Pret A Manger Cutting 3,000 jobs As Sales Slump Continues
Pret A Manger is cutting more than a third of its workforce as part of a plan to save the business amid plummeting sales. The 3,000 jobs will mainly go in its shops, but around 90 roles will also be lost at its support centre.
Demand for the chain’s sandwiches and drinks has been hit by the lack of commuters, tourists and office workers in towns and cities during the pandemic. The group reopened 367 of its 410 shops in the UK last month but sales have been 60% lower than back in 2019. This has led to the expansion of a programme of cuts that was previously expected to affect 1,000 people, with 30 branches set to close.
This is very bad news for ‘Ready to Eat’ (English translation), but we hope that the sales slump following the pandemic will pick up sooner rather and later.
Waitrose see’s shift towards Organic food
Waitrose has revealed that more of their consumers are seeking out organic food and drink after the pCOVID-19 pandemic led to a growing interest in provenance and animal welfare. The supermarket highlighted that searches on Google for its Waitrose Duchy Organic range almost doubled during lockdown and that interest in organic food and drink has been reflected in its stores and online with sales growing 13%.
Research conducted for Waitrose by OnePoll found that over half of shoppers surveyed wanted retailers to show more information about ethical practices on packaging. Meanwhile, three-quarters of respondents said they would like to see more British sourcing and over 44% of people now actively seek out products with less packaging when shopping online.

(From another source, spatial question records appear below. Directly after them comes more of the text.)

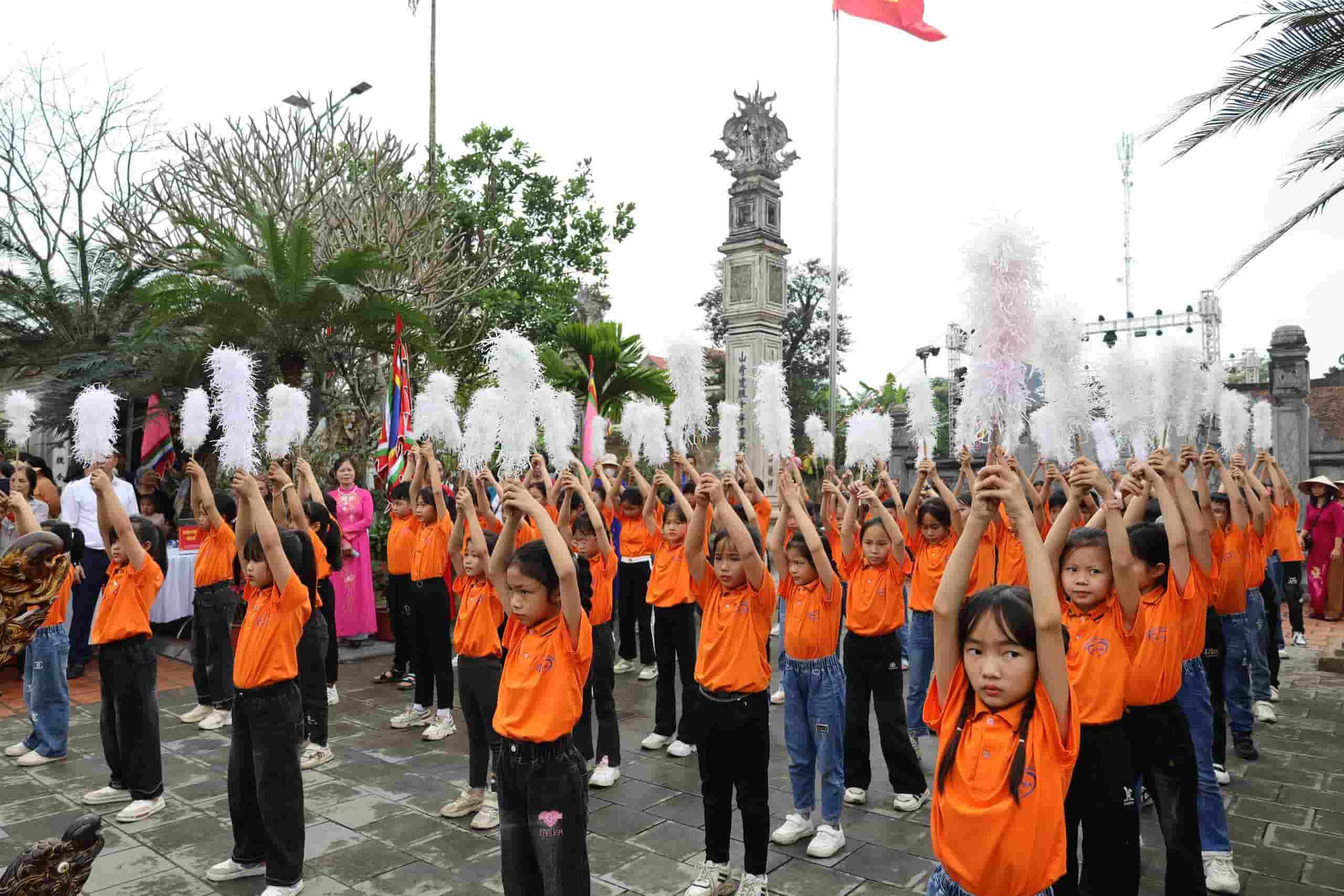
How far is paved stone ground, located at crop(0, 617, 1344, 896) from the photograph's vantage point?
4336 millimetres

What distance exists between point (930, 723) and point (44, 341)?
18829 mm

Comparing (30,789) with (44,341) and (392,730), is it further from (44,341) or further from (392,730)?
(44,341)

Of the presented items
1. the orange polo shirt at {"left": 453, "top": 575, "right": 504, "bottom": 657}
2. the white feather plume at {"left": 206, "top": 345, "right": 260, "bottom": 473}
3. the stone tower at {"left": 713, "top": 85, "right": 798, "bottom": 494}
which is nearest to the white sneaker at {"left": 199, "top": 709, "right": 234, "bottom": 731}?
the white feather plume at {"left": 206, "top": 345, "right": 260, "bottom": 473}

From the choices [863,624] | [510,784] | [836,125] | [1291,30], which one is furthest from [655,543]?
[836,125]

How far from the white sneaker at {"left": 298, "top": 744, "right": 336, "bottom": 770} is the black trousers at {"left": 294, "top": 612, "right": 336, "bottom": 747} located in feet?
0.17

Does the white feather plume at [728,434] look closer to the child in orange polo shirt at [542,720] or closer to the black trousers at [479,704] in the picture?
the black trousers at [479,704]

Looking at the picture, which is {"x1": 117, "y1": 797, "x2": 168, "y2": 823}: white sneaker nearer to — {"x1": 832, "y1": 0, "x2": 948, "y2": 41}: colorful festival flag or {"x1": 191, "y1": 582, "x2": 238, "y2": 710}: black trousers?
{"x1": 191, "y1": 582, "x2": 238, "y2": 710}: black trousers

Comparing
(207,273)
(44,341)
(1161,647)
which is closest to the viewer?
(1161,647)

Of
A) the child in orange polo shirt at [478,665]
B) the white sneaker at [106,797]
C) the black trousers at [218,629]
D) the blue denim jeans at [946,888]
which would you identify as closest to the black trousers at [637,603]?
the child in orange polo shirt at [478,665]

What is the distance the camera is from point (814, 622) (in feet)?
15.1

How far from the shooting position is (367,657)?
31.7 ft

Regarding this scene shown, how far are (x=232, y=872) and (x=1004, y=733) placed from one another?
12.5 ft

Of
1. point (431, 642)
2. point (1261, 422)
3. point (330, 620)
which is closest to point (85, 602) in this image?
point (330, 620)

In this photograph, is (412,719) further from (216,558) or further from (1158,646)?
(1158,646)
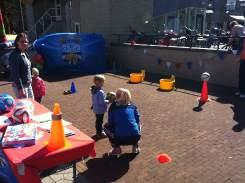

Organic categories which have seen some of the biggest sales increases at Waitrose include chicken (+43%), vegetables (+23%) and eggs (+13%). Meanwhile, 52 bags of Waitrose Duchy Organic carrots, 34 organic blueberry punnets and 39 bags of organic bananas are now sold every hour on the retailer’s website.
Waitrose is now launching a range of organic British grown blueberries, with it claiming to be the first time a UK supermarket has been able to offer the organic crop in commercial quantities from a British farm. Very middle-class stuff, indeed!
Brewdog is a ‘carbon negative’ product
Start-up beer company and regular feature on these blogs, BrewDog, has gone carbon negative by switching to wind power for its breweries and bars, with plans to plant a forest’s worth of trees in the future.
BrewDog became carbon negative as of last Saturday (August the 22nd). The company claims its changes have made it the world’s first carbon-negative international beer business. Carbon negativity is achieved when a business or individual removes more carbon from the atmosphere than they put in and Brewdog are looking to cut that down as much as possible in whatever way they can.
It looks like Brewdog may be setting the way for other businesses to follow here. If they can brew beers at a negative amount of carbon, why can’t the biggest companies do the same? It’s very good to see.